Samsung merges two key links as part of third-generation succession process

Posted on : 2015-05-27 16:37 KST Modified on : 2019-10-19 20:29 KST
The next step for Samsung Group could be conversion to holding company, but not yet clear how much commitment there is to such a move
 Vice Chairman Lee Jae-yong
Vice Chairman Lee Jae-yong

Two key links in the Samsung governing structure, Cheil Industries and Samsung C&T, are being merged and relaunched under the Samsung C&T name.

The move suggests Samsung is speeding the succession of group control under a new system, with Cheil Industries’ majority shareholder, third-generation leader and Samsung Electronics vice chairman Lee Jae-yong gaining a tighter grip over the group.

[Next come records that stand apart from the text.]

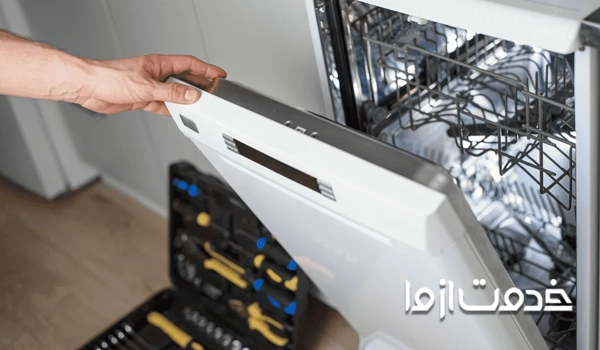 سرویس ماشین ظرفشویی بوش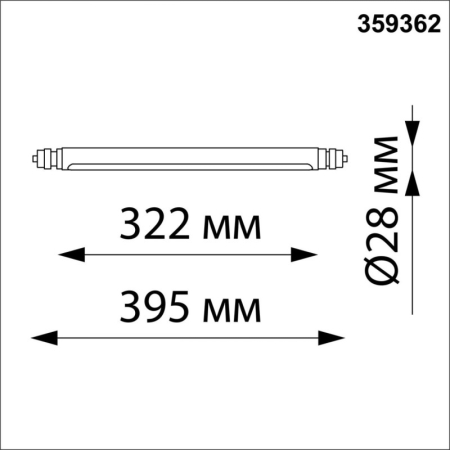 Линейный светильник Novotech 359362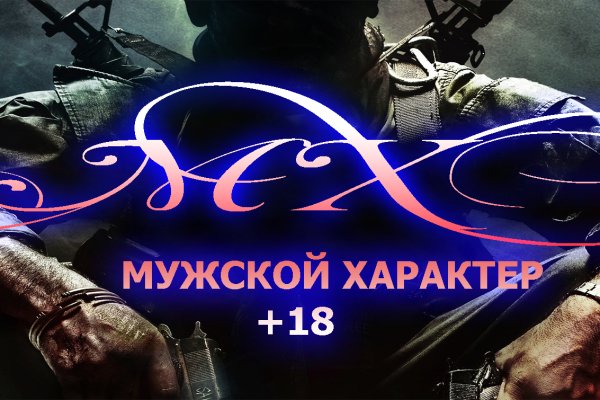 Ссылка на кракен krakens13 at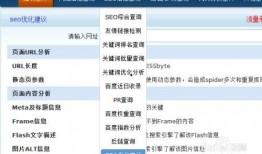 龙门新闻爆料网址查询
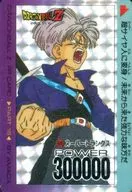 675 Prism : Super Trunks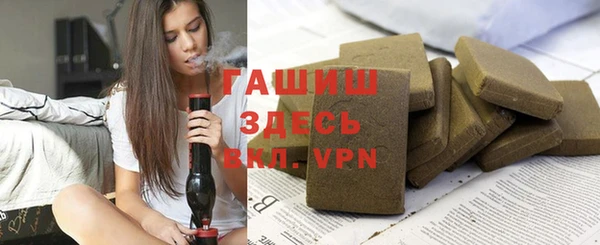 а пвп мука Алзамай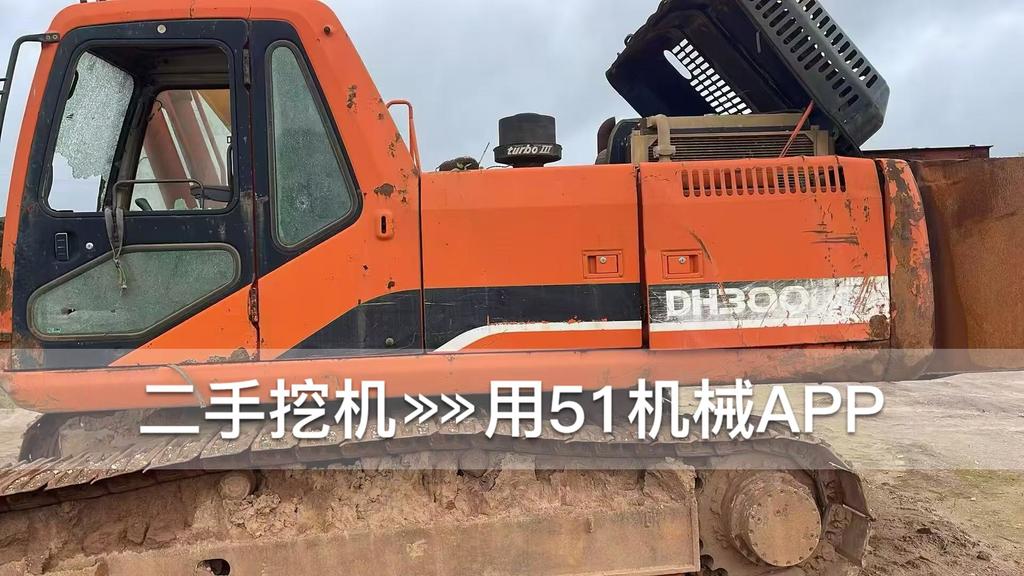 51机械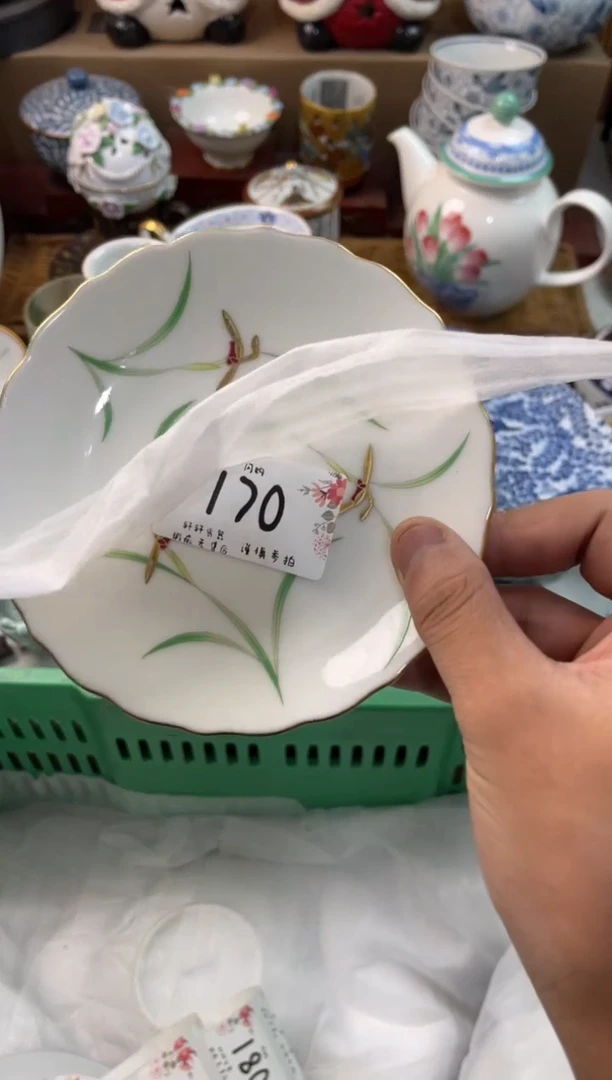 很*店铺名称 轩轩瓷器 闪购类型 定向 很好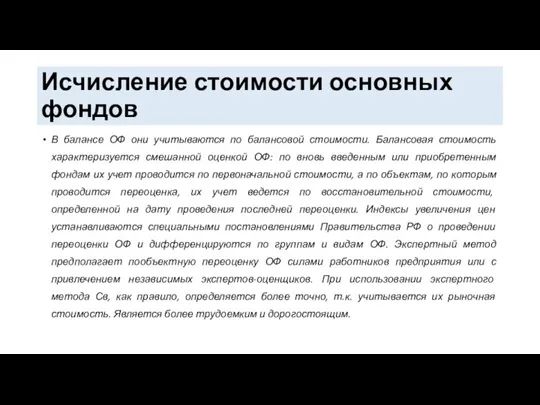 Исчисление стоимости основных фондов В балансе ОФ они учитываются по балансовой стоимости.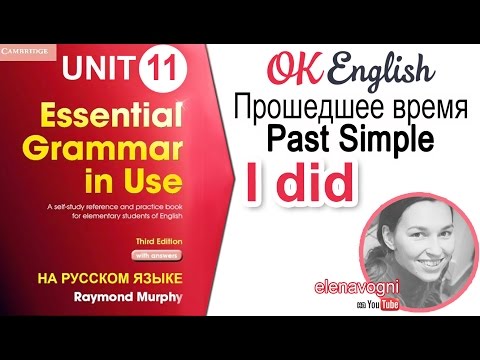 Видео: Unit 11 Прошедшее время PAST SIMPLE (I did) для начинающих | Старая версия (см. описание)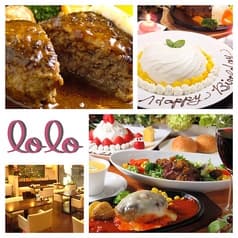 ハンバーグ&ステーキ lolo ロロ 2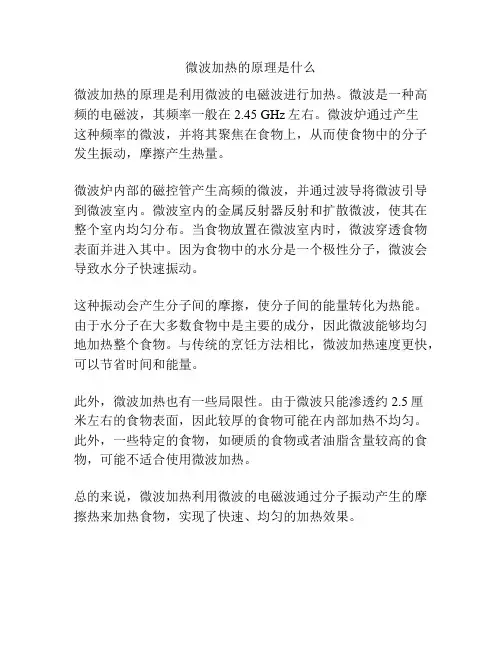 微波加热的原理是什么
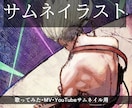 歌ってみた動画やオリジナルMV用のイラスト描きます 楽曲の世界観を最大限に演出します イメージ1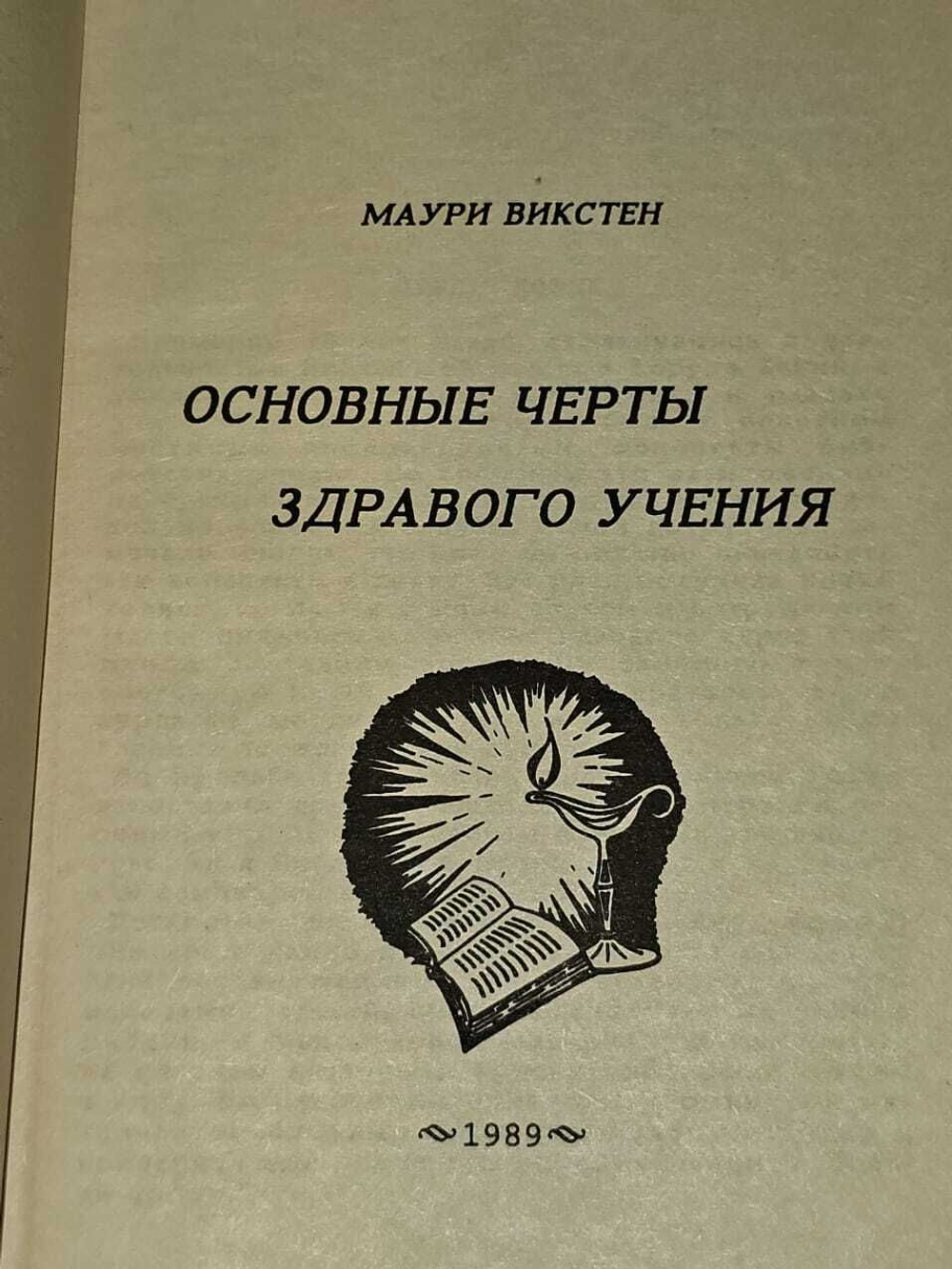 Основные черты здравого учения. Викстен Маури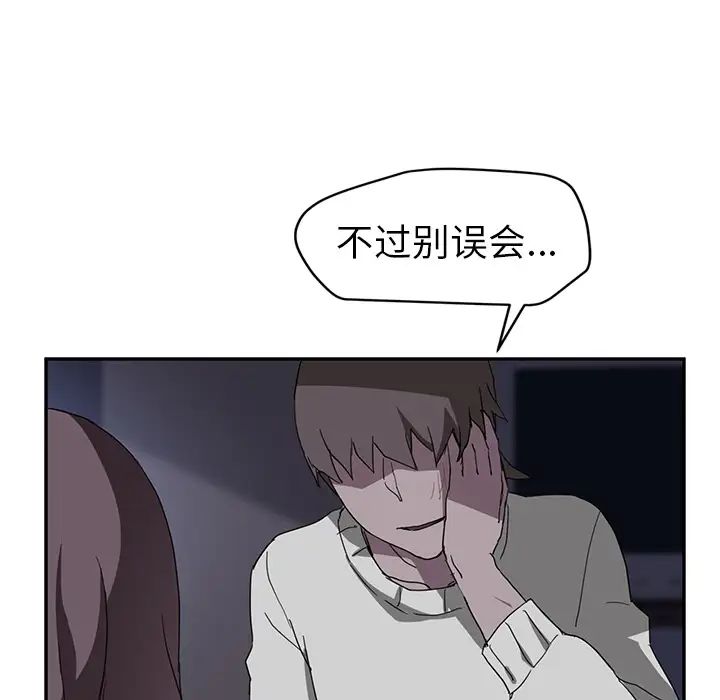 继母第36话
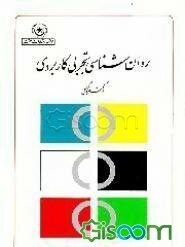روانشناسی تجربی کاربردی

Cheil Industries and Samsung C&T each approved the merger at board of directors meetings on May 26, Samsung Group said. The merger ratio stands at 1-to-0.35, which Cheil Industries issuing new stocks for Samsung C&T shareholders as a method for merging the corporation. The companies are now set to hold a general shareholders’ meeting on July 17 before completing the merger on Sept. 1.

Lee Jae-yong, who previously owned 23.2% of Cheil Industries, will be left with a 16.5% share of the post-merger Samsung C&T. His sisters, Hotel Shilla CEO Lee Boo-jin and Cheil Industries executive vice president for apparel Lee Seo-hyun, will each own 5.5% of the company after the merger. Their father Lee Kun-hee’s shares of the two companies will become a 2.9% stake of the newly merged one. In total, members of the Lee family will own 30.4% of the new Samsung C&T.

With the merger, the group’s governance structure goes from a chain linking Cheil Industries, Samsung Life, Samsung Electronics, and Samsung C&T/Samsung SDI to a simple one tying together the newly merged Samsung C&T, Samsung Life/Samsung Electronics, and Samsung SDI. The post-merger Samsung C&T will own 4.1% of Samsung Electronics and 19.4% of Samsung Life, which owns its own 7.2% share of Samsung Electronics.

Lee‘s previous appointment to replace his father as chairman of the Samsung Foundation and the Samsung Life Public Welfare Foundation gave him those foundations’ shares of Samsung Life (6.9%) and Samsung Fire (3.1%), as well as more indirect control over Samsung Electronics (4.1%).

The process was set in motion with the acquisition of Cheil Industries’ fashion division by Samsung Everland (now Cheil Industries) in the second half of 2013 has since included the merger of Samsung SDI with Cheil Industries, the listing of Samsung SDS and Cheil Industries, and the sale of petrochemical and defense affiliates. With the latest mixture, the shape of the Samsung Group’s new governing structure becomes even clearer.

One potential scenario that has been repeatedly offered would involve the conversion of the Samsung Group to a holding company. As recently as late 2014, Samsung maintained that such a move would be too costly to make. Recently, it has made a subtle shift on the issue, claiming the group had “never officially talked about conversion to a holding company.”

“The issue of the conversion‘s costs could be solved easily by listing Samsung Display,” argued one securities company analyst.

“The question is Samsung’s level of commitment to the holding company idea,” the analyst added.

Also, while the merger may have simplified the current governing structure, the holding company transition could be an unavoidable step in building up control over the group‘s core component, Samsung Electronics. The most likely scenario is perhaps an equity spinoff dividing Samsung Electronics between Samsung Holdings (which receives investment from Samsung Electronics) and a project company, with an additional merger between Samsung Electronics Holdings and the new Samsung C&T to produce a holding company.

The question for many observers is what the role will be for Samsung SDS, which the Lee family owns a large share of. Possible scenarios include the purchase of additional shares, the sales of existing shares for gift tax payment, or a merger with Samsung Electronics to increase the family’s ownership of the latter.

“I suspect we’re going to see a lot of breaking off and reattaching of major affiliates before the end of the year,” predicted Kim Sang-jo, director of the institute Solidarity for Economic Reform.

“Rather than changing the governing structure for the sake of inheritance and the succession of power, they should be making a bold decision to answer the demands of Korean society,” Kim said.